■ STATED EXERCISE ■
Copy out the lines of the records word for word, from the line containing "From the depicted view, with" through the end of the records.

═════ DATA ENTRIES

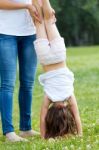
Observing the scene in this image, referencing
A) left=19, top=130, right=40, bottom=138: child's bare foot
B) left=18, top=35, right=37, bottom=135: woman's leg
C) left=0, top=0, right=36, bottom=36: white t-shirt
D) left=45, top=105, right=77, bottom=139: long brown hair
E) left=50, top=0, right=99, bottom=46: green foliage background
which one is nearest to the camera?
left=45, top=105, right=77, bottom=139: long brown hair

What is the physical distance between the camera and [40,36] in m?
7.14

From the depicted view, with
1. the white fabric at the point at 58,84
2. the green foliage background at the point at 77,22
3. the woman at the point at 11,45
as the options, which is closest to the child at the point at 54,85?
the white fabric at the point at 58,84

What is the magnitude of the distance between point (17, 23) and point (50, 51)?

══════════

■ FULL RESPONSE ■
From the depicted view, with
1. the white fabric at the point at 58,84
2. the green foliage background at the point at 77,22
3. the woman at the point at 11,45
as the options, which is closest to the child at the point at 54,85?
the white fabric at the point at 58,84

What is the magnitude of the distance between point (17, 23) and point (50, 51)?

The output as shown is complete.